No dia seguinte, a prefeitura da cidade coloca um policial para tomar conta das ruas daquele bairro. O Guarda vê a velhinha novamente voltando das compras com seu carrinho, e a ajuda a atravessar a rua. Este tipo de racionalidade recebe o nome de racionalidade instrumental, e se caracteriza pelo grau de precisão no atingimento de objetivos, sendo portanto, fundamentada no cálculo e na relação custo/benefício. Neste tipo de racionalidade não se aprecia a qualidade das ações, mas a sua maior ou menor contribuição para atingir um objetivo estabelecido, não importando o conteúdo de tais ações. No caso apresentado, o policial ajudou a senhora a atravessar a rua, pois é sua obrigação como policial do bairro, independente se ele ache que a aquela senhora deveria ficar em casa e mandar alguém fazer as compras para ela, ou se ele aprecia a forma destemida que a idosa pessoa encara sua idade e suas obrigações.

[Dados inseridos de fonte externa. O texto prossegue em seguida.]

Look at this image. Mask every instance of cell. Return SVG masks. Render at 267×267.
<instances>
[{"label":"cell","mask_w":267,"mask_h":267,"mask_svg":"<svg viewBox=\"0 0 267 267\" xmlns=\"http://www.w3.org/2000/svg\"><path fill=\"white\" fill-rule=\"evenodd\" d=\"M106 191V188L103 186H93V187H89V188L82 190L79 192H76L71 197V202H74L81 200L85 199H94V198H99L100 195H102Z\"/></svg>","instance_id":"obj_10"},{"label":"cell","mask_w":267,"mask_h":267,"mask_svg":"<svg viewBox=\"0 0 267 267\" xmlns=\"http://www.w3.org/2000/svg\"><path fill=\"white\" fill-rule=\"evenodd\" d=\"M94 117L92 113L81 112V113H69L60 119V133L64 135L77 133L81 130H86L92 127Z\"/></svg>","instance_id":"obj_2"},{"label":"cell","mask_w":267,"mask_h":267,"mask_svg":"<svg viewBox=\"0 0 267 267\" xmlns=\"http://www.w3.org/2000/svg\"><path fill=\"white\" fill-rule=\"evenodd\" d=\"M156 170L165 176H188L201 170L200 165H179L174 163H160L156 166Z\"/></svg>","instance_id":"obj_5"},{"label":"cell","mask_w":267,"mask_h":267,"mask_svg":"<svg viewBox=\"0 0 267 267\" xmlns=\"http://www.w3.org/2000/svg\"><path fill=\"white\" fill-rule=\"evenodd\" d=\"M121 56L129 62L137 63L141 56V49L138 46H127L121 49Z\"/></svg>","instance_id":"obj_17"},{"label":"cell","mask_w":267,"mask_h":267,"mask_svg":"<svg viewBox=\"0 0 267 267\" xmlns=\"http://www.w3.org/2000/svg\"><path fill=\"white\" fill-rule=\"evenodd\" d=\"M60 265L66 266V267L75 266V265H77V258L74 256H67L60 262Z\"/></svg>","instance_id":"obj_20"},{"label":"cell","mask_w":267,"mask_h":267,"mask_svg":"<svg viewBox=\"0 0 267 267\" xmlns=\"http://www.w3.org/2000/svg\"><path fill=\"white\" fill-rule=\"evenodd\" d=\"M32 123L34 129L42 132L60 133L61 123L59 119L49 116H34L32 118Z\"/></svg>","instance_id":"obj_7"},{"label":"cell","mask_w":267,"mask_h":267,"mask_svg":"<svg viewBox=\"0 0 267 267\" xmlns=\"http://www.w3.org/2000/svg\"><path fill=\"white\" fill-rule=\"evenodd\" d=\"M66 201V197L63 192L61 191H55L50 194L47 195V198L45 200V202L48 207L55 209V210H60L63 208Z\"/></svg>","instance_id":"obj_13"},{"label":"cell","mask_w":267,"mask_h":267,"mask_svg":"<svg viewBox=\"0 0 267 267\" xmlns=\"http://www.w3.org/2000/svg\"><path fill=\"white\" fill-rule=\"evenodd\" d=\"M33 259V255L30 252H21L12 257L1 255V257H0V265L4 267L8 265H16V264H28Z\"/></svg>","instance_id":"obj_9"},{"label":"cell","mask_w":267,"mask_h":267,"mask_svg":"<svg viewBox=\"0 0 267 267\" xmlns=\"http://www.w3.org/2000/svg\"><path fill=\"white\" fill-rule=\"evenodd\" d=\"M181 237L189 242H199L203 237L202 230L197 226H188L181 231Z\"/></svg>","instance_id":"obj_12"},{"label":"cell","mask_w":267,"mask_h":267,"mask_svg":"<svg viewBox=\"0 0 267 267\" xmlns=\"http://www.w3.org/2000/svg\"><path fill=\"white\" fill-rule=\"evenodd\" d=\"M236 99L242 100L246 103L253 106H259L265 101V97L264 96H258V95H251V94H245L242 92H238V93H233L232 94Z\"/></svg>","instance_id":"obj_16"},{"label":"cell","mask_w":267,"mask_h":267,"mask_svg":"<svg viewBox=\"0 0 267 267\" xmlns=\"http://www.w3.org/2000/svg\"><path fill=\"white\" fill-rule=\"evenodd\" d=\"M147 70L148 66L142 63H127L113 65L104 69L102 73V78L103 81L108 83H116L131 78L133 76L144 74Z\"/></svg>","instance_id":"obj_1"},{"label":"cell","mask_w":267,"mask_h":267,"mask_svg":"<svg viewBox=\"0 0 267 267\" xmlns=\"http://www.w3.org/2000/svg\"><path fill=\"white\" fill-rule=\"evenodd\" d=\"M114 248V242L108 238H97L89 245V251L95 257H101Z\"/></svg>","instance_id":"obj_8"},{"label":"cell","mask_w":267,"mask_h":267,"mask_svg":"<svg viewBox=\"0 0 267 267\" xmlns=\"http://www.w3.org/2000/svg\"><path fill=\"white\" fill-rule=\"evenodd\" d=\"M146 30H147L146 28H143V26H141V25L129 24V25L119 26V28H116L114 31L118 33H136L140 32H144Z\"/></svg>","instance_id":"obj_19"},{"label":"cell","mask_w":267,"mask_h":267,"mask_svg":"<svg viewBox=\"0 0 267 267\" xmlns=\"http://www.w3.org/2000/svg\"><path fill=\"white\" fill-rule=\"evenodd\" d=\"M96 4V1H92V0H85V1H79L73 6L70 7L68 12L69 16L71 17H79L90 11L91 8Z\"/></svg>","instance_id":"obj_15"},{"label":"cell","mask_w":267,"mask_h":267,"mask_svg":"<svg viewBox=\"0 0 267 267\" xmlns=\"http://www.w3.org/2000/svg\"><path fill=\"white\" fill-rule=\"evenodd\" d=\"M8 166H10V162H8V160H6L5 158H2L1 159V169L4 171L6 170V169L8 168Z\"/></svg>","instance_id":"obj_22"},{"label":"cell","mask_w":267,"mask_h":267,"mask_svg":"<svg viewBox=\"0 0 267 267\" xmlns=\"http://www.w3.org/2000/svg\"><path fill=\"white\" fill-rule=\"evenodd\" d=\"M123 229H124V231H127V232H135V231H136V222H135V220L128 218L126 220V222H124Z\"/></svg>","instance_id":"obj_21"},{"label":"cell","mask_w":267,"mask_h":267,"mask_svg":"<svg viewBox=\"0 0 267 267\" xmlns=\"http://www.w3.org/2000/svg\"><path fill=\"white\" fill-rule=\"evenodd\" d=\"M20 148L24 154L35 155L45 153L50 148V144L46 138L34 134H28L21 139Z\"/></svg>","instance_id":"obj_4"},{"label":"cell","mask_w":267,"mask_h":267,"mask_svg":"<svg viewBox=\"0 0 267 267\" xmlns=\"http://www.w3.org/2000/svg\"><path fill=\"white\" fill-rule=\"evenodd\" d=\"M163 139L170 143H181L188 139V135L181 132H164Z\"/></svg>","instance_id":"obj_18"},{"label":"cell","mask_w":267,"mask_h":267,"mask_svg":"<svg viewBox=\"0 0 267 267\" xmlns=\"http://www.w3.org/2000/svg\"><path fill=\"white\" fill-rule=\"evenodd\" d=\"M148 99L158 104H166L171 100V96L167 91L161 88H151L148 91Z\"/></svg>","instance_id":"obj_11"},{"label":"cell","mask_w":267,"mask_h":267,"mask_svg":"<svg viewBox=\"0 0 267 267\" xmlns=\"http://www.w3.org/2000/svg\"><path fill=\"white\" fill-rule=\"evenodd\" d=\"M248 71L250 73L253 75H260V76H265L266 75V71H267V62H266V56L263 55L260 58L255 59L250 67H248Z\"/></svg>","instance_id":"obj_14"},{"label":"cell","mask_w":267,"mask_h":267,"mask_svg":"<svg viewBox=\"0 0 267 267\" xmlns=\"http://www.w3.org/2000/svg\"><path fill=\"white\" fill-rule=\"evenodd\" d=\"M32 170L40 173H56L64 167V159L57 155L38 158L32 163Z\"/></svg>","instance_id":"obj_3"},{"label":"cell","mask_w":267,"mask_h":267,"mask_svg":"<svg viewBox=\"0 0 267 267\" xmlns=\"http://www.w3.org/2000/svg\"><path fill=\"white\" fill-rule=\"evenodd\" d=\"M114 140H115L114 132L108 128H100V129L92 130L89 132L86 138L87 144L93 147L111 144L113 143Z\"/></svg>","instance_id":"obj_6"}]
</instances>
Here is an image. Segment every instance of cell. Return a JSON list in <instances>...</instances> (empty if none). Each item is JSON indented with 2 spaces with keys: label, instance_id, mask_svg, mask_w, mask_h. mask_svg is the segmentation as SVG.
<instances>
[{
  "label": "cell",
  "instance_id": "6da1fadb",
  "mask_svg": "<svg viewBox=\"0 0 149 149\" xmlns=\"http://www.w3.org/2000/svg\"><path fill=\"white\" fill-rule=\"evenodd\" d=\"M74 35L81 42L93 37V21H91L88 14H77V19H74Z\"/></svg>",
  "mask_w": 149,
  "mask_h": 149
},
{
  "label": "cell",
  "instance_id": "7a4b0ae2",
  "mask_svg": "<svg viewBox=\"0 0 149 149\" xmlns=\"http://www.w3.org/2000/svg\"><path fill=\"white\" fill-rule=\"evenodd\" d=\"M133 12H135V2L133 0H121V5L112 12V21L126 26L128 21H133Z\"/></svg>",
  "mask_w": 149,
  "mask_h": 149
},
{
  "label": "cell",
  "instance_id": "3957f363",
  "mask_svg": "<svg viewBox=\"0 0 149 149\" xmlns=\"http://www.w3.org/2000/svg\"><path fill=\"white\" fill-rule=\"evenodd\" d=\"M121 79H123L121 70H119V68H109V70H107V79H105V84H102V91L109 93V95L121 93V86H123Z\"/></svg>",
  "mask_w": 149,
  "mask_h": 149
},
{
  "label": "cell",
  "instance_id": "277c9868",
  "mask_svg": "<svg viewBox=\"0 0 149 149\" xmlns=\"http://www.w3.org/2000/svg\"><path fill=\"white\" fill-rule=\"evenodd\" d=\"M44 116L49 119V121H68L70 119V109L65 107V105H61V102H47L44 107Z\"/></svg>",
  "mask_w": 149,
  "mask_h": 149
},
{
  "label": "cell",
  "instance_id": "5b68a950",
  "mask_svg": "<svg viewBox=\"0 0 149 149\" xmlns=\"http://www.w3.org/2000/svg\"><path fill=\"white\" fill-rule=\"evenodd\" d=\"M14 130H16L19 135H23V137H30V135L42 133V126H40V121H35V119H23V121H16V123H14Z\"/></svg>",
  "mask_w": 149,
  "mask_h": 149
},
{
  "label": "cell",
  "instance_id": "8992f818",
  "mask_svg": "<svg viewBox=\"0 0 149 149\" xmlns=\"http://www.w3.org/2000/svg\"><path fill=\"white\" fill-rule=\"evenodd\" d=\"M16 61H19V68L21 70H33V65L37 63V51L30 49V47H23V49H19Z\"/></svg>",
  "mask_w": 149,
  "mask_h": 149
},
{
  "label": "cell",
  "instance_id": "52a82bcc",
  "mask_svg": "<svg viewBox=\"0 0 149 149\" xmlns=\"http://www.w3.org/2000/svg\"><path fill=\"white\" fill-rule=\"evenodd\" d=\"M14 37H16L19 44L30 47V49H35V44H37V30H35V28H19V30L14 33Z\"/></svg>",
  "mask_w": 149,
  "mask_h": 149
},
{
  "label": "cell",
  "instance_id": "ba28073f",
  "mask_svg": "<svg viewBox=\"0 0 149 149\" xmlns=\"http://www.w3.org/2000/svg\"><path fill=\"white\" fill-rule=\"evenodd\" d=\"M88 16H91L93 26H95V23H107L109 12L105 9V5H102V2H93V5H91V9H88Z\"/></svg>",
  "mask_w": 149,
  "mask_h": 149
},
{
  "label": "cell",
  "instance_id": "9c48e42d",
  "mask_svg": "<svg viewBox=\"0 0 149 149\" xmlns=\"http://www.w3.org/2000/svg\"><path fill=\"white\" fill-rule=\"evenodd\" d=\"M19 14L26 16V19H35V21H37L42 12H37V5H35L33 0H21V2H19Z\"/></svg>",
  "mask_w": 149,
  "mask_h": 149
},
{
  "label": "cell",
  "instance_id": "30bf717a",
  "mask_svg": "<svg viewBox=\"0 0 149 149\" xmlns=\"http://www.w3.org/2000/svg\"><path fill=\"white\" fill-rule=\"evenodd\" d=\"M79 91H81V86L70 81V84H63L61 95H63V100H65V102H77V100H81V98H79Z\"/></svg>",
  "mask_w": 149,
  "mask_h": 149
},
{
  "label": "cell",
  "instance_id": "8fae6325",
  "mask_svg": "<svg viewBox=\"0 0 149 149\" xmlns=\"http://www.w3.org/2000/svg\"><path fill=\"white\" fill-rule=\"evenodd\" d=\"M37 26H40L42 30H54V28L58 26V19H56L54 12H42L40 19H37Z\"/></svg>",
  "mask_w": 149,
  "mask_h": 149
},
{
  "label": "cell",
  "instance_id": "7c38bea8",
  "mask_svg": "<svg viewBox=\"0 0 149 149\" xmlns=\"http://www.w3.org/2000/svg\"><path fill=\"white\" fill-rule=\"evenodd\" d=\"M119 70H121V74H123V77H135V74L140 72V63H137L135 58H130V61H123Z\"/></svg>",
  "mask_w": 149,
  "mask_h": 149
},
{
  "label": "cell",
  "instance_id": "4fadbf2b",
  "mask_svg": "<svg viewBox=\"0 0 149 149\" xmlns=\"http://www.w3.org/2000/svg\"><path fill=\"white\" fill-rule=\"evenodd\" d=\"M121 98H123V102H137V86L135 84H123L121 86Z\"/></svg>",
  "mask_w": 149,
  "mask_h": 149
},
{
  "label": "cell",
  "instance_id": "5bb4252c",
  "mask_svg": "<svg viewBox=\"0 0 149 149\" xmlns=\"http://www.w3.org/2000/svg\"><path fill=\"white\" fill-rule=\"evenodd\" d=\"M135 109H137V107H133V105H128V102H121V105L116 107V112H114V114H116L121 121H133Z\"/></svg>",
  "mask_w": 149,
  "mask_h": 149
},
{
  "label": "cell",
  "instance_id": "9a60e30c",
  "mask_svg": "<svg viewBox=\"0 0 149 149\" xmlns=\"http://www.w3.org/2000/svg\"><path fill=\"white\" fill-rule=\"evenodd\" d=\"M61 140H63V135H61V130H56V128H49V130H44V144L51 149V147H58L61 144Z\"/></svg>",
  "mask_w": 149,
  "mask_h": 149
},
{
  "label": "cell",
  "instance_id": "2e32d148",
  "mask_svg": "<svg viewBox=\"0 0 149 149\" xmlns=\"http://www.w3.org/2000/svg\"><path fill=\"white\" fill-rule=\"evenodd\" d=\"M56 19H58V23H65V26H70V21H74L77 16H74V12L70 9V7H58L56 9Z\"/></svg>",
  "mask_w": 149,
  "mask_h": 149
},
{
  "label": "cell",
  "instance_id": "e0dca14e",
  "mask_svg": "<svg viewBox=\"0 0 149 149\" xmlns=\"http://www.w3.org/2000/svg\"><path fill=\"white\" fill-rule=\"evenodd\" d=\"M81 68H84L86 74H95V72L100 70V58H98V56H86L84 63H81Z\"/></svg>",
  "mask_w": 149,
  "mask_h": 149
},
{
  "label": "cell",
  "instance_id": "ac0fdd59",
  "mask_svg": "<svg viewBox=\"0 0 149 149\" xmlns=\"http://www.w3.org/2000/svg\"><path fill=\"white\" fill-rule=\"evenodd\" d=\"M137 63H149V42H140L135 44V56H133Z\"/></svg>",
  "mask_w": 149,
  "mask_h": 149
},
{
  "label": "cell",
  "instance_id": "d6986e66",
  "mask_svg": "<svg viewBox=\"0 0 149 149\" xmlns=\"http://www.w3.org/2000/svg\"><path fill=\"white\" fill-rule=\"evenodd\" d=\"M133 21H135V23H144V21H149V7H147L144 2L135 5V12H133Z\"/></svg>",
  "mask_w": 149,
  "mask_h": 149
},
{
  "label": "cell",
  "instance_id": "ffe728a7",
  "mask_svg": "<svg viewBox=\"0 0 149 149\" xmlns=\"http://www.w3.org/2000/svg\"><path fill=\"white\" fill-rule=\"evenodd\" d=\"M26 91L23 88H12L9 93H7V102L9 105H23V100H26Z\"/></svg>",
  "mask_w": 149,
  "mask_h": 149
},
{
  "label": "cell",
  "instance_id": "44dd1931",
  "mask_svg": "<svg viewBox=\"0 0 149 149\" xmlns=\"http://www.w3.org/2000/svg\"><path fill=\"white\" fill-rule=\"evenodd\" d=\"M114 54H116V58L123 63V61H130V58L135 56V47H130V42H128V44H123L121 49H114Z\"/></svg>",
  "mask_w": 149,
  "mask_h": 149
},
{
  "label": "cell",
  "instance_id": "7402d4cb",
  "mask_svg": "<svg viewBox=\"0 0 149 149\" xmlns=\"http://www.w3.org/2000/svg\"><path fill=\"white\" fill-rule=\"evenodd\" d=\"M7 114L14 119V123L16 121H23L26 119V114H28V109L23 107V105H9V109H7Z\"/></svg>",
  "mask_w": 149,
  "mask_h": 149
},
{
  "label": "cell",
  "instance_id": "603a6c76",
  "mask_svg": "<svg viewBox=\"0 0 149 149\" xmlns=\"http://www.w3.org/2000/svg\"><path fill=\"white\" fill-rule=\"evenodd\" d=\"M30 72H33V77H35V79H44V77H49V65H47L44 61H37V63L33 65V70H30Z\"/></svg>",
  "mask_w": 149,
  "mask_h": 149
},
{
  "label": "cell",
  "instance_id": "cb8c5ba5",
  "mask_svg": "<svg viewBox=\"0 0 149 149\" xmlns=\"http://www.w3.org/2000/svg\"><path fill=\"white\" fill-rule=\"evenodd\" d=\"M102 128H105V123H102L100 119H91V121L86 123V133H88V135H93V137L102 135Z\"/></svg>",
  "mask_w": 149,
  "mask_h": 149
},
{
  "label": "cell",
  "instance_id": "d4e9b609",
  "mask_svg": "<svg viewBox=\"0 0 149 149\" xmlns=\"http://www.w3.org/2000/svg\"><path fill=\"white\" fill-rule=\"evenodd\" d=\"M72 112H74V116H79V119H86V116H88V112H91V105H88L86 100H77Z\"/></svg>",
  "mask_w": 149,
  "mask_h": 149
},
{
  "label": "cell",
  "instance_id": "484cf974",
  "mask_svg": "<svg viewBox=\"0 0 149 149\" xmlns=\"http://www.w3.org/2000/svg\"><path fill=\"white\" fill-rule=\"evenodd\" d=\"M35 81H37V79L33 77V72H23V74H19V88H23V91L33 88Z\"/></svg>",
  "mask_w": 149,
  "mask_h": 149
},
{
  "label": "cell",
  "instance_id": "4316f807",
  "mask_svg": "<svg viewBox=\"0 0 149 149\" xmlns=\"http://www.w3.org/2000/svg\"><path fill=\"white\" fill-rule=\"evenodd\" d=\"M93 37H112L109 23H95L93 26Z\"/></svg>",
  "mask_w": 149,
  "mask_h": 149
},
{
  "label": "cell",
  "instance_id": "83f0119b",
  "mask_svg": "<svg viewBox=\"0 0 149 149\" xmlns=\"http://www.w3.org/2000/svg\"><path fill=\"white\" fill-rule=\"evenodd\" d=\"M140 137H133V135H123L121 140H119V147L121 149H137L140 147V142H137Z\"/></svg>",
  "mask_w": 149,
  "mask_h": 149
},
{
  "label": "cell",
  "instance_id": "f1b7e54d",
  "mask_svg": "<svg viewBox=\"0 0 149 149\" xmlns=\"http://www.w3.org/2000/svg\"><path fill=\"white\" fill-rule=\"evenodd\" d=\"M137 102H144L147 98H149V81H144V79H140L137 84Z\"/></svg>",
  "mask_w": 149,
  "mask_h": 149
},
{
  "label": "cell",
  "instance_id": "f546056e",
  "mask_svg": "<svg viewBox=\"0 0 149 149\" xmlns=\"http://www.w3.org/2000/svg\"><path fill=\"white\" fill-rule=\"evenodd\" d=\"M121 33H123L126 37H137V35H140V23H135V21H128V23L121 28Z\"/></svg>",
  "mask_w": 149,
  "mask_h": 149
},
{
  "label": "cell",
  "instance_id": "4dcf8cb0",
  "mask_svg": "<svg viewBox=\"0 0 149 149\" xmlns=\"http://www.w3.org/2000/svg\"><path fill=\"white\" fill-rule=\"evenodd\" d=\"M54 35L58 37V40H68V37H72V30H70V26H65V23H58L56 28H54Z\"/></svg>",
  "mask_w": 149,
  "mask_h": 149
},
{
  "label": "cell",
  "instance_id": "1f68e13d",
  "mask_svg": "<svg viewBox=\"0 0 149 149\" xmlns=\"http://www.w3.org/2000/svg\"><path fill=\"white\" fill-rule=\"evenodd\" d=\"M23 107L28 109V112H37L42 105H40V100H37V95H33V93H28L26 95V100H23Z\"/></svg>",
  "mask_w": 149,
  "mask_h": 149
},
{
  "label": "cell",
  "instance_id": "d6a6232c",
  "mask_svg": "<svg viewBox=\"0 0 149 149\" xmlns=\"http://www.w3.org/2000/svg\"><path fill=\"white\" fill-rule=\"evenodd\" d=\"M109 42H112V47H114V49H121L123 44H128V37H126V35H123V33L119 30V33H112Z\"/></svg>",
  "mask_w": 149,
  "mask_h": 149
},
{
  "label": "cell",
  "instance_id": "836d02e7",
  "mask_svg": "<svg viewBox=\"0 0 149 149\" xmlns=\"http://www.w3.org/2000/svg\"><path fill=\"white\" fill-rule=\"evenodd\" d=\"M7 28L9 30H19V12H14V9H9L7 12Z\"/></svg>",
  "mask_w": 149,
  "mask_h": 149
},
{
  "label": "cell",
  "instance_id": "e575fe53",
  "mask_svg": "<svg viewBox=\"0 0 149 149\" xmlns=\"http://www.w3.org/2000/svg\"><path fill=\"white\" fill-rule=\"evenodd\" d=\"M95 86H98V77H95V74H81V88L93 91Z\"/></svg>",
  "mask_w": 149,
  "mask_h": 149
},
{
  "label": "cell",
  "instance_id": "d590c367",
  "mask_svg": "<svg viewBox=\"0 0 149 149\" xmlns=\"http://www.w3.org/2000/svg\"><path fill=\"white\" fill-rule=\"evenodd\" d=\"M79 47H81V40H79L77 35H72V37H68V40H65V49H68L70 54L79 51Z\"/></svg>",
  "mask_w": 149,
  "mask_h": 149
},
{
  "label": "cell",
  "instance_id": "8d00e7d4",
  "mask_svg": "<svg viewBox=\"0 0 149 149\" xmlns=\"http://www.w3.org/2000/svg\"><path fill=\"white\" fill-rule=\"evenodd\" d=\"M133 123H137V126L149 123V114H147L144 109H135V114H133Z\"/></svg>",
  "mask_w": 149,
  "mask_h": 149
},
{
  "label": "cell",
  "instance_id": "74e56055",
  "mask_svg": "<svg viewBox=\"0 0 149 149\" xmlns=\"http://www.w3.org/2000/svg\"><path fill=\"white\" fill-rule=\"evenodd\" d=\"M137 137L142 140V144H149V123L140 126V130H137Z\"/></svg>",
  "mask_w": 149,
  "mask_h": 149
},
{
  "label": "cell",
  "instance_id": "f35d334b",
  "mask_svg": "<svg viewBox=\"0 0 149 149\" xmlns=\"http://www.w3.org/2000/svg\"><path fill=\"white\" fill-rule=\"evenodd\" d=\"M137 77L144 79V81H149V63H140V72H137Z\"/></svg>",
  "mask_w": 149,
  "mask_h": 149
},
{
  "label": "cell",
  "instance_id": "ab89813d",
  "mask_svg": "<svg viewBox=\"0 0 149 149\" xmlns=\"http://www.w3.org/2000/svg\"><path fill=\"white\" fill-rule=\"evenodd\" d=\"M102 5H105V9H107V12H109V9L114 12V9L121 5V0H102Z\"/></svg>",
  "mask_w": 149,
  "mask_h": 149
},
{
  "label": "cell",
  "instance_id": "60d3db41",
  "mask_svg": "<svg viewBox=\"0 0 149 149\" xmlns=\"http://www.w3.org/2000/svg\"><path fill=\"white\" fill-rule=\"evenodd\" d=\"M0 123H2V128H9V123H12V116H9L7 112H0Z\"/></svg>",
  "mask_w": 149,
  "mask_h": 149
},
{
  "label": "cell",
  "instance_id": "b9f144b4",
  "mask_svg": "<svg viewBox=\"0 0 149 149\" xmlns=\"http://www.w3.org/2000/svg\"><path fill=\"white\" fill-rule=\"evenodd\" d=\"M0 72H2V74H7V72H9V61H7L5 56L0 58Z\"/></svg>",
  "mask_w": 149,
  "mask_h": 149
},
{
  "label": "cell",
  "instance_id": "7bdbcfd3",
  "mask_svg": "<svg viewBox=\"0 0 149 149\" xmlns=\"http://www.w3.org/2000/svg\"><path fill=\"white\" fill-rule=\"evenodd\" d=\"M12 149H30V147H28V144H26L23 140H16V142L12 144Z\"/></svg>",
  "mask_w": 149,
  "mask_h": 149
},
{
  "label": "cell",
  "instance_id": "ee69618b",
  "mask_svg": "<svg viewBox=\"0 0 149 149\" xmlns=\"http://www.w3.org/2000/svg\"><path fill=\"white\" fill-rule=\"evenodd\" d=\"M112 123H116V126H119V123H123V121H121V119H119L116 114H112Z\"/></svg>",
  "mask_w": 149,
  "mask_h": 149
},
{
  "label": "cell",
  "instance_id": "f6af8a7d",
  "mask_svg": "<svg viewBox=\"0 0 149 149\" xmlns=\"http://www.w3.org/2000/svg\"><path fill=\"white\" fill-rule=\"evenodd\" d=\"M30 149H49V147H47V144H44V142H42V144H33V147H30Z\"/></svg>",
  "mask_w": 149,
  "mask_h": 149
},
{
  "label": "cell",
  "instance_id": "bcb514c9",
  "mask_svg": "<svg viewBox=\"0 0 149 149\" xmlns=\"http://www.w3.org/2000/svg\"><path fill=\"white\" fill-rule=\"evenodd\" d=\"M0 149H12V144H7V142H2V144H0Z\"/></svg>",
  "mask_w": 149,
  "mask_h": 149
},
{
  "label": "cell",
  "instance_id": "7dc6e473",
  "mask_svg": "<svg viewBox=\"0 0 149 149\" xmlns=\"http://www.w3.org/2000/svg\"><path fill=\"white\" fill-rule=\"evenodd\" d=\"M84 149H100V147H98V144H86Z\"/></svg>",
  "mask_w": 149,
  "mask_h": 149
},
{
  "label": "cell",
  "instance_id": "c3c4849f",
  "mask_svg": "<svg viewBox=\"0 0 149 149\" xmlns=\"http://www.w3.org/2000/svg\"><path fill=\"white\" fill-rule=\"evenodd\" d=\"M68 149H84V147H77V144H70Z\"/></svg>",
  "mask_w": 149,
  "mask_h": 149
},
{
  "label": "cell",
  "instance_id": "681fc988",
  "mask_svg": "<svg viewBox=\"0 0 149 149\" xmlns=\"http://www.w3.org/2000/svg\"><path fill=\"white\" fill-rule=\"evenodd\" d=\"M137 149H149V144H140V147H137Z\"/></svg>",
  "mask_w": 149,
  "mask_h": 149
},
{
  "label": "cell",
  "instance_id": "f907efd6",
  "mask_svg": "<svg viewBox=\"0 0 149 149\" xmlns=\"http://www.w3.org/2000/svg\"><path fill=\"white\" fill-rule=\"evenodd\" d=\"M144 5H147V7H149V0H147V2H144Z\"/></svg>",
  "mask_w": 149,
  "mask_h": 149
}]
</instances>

Aparentemente a racionalidade substantiva parece ser mais nobre que instrumental, que soa um tanto maquiavélica; mas não é assim que estes dois sensos devem ser encarados. Apesar da racionalidade substantiva ser menos abundante no planeta, a sociedade não teria chegado a um razoável grau de desenvolvimento socioeconômico sem a racionalidade instrumental: sem organizar-se em grupos bem estruturados (família, escola, igreja, empresa, condomínio, clube social, instituições sociais, etc.), sem objetivos preestabelecidos, sem distribuição de tarefas, sem o controle dos resultados. Contudo, a atrofia da racionalidade substantiva causa alguns flagelos que corroem a sociedade moderna: falta de ética, egocentrismo, corrupção, crimes contra o patrimônio e contra a vida.
O contraditório nesta atrofia é que seria esperado, à medida que o homem evolui em sua instrumentalidade, vivendo em comunidade, trabalhando em equipe, assumindo papéis de alta responsabilidade (pai, chefe de família, gerente de pessoas, membro de comunidades assistenciais), e melhorando seus conhecimentos das ciências tecnológicas e sociais, que sua racionalidade substantiva aumentasse, tornando-o mais solidário, ético e comprometido com a sociedade onde vive. Então por que tanto apego à instrumentalidade de suas ações chegando a comportamentos extremos, inesperados e até mesmo incivilizados? O compositor e produtor musical brasileiro, Itamar Assumpção (1949-2003), em uma de suas letras que compõe a música Aprendiz de Feiticeiro, relata estas mazelas do ser humano, garantindo que embora seja afetado por comportamentos indesejáveis diariamente, estes não abalam sua convicção de seguir um caminho mais substantivo. Os versos dizem: “Aprendi que a ignorância, a sordidez e a ganância são lavas desse vulcão. Aprendi que essa fumaça a minha janela embaça, por fora, por dentro não!”.
Talvez a solução para que cada pessoa aumente o percentual de racionalidade substantiva em seus comportamentos e ações seja fazer como Itamar Assumpção propõe: Conhecer melhor a parte de dentro de suas janelas, que significa refletir sobre seus valores fundamentais, entender seus traços de personalidade mais marcantes, descobrir que estilo de atividade produtiva mais tem a ver com seus gostos e aspirações. Isto pode ser conseguido através de técnicas de autoconhecimento, cuja definição dada pela Stanford Encyclopedia of Philosophy é “conhecer o estado mental de alguém, incluindo suas crenças, desejos e sensações”.
Referências:
ASSUMPÇÃO, Itamar. Letra da música Aprendiz de Feiticeiro. Disponível em http://letras.mus.br/itamar-assumpcao/272401/. Consultado em 29/03/2015.
GASSENFERTH, Walter; MACHADO, Maria Augusta Soares; e KRAUSE, Walther. Gestão Empresarial em Gotas: Agite Depois de Ler. São Paulo: Cengage Learning, 2012.